◆ REQUIRED TASKS ◆
**a)** Answer the following questions from the passage on Python visuals in Power BI:
(i) Which online resource is recommended for options and examples of what can be plotted with the Pandas.DataFrame class?
(ii) Under which heading should the reference point for Panda.Series.plot be looked up?
(iii) As of what date are the limits of Python in Power BI given?
**b)** State whether each statement below agrees with the passage on Python visuals in Power BI, and support each answer with the deciding words from the passage.
(i) Python visuals can be used in published Power BI reports.
(ii) Python visuals are supported only within Microsoft Power BI Desktop.
(iii) The reference point for Panda.Series.plot is found under ‘Plotting’.
**c)** Supply the next part of the passage on Python visuals in Power BI, continuing from its last sentence.
------ PROVIDED TEXT
With PyData and the Pandas.DataFrame class, there are several options in plotting Python based visuals using your data model within Microsoft Power BI desktop. To find out what all is possible, please review the following resource that will give you options and examples on what all can be plotted using an instance of the Pandas.DataFrame class: Pandas API Online Reference.
When using the reference lookup the reference point under ‘Plotting’ for the Panda.Series.plot. This will give you exact method calling signatures and how to implement the various plotting outcomes for your Power BI Python visual.
Now that you have established the basics of plotting using Python, and specifically PyData and Pandas you are ready to fully unleash the power of Python onto your Microsoft Power BI data stories!
III. Limits of Python in Power BI. (as of 9/1/2018)
Like all things new and preview there are some existing restrictions and limits to the current release of Python visuals within Microsoft Power BI Desktop. The largest of these is the fact that Python visuals are *only* supported within the Microsoft Power BI Desktop experience. That means you can not publish your Power BI reports and expect to use Python visuals with your published story lines – yet.
------------
------ GIVEN INFORMATION
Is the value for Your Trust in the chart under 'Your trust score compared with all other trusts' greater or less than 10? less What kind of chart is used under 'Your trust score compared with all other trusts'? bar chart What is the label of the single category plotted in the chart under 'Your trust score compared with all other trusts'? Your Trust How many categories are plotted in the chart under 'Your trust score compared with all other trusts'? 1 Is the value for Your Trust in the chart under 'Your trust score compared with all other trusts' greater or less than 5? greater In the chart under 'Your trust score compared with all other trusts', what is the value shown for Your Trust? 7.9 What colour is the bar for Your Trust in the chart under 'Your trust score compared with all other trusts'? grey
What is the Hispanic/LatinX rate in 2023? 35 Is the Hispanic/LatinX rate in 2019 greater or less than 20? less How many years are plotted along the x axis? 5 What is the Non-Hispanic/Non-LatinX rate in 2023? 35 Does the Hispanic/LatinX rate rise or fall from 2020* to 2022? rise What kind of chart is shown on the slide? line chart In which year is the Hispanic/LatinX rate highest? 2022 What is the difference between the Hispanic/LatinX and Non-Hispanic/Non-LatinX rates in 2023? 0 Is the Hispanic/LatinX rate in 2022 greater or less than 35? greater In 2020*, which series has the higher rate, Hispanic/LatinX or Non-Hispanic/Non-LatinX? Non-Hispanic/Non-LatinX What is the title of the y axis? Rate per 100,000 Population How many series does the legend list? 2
------------
------ GIVEN INFORMATION
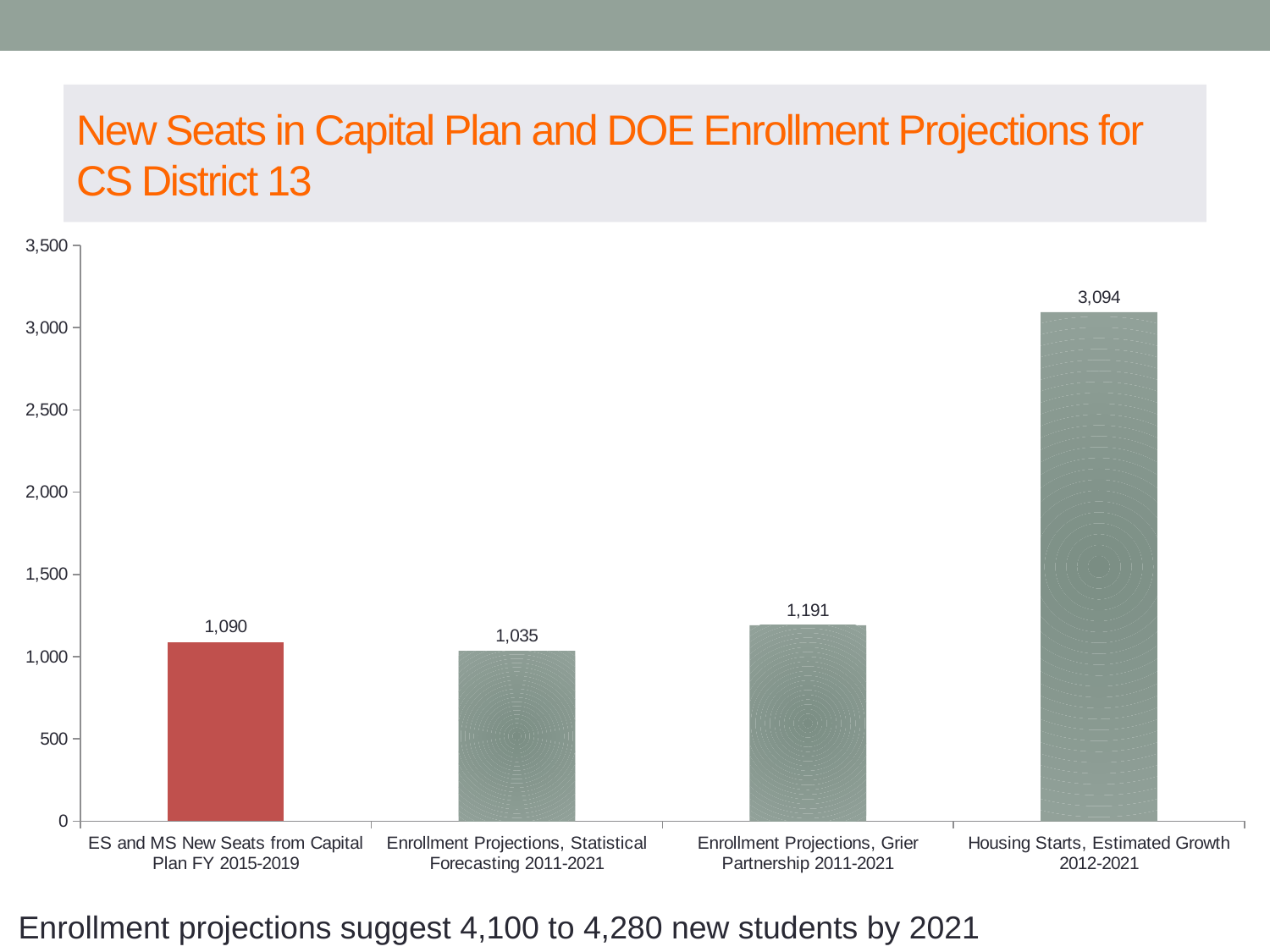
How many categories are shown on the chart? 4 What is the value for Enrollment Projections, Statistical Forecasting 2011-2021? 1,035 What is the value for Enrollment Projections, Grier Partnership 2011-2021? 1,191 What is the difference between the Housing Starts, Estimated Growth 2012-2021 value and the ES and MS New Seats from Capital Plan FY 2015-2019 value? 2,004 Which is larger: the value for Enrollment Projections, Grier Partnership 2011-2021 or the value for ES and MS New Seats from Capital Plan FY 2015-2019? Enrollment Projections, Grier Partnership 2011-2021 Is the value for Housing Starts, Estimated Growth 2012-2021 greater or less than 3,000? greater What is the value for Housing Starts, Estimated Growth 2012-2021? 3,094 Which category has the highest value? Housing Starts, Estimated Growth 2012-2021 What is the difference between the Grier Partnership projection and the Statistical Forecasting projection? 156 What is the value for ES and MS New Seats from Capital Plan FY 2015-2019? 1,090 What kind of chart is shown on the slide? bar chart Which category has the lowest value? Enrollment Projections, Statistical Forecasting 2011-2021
------------
◆ LIST OF ANSWERS ◆
**a)**
(i) The Pandas API Online Reference.
(ii) Under ‘Plotting’.
(iii) As of 9/1/2018.

**b)**
(i) No: "That means you can not publish your Power BI reports and expect to use Python visuals with your published story lines – yet."
(ii) Yes: "Python visuals are *only* supported within the Microsoft Power BI Desktop experience."
(iii) Yes: "lookup the reference point under ‘Plotting’ for the Panda.Series.plot"

**c)**
This limitation really puts the brakes on, so to speak, in being able to fully unleash Python to help you craft your data stories. However lets look at Microsoft Power BI Desktop for all that it is. Microsoft Power BI Desktop is *not* a report authoring tool. It is a model crafting tool! Yes you do create Power BI Report files with the tool. However the entire experience of connecting to data, mashing up data from several locations and crafting end-to-end data stories is all centered around the concept of a model file.
The very language in which you connect to data and bring your stories to life via is called ‘M’ or better known these days as PowerQuery. The ‘M’ stands for modeling, and if you look at the evolution of the ‘M’ language you will find out that it was / is built to be a domain specific modeling language. Hence the entire experience of Microsoft Power BI Desktop is a modeling experience.
To this end, and with the ability to cluster, graph, and create deep machine learning and predictive models with Python – then there is plenty you can do now in adding Python scripting to your overall Microsoft Power BI experience. For the data analyst, data architect and data scientist role this means Python is very much ready for use in exploring and training predictive models with.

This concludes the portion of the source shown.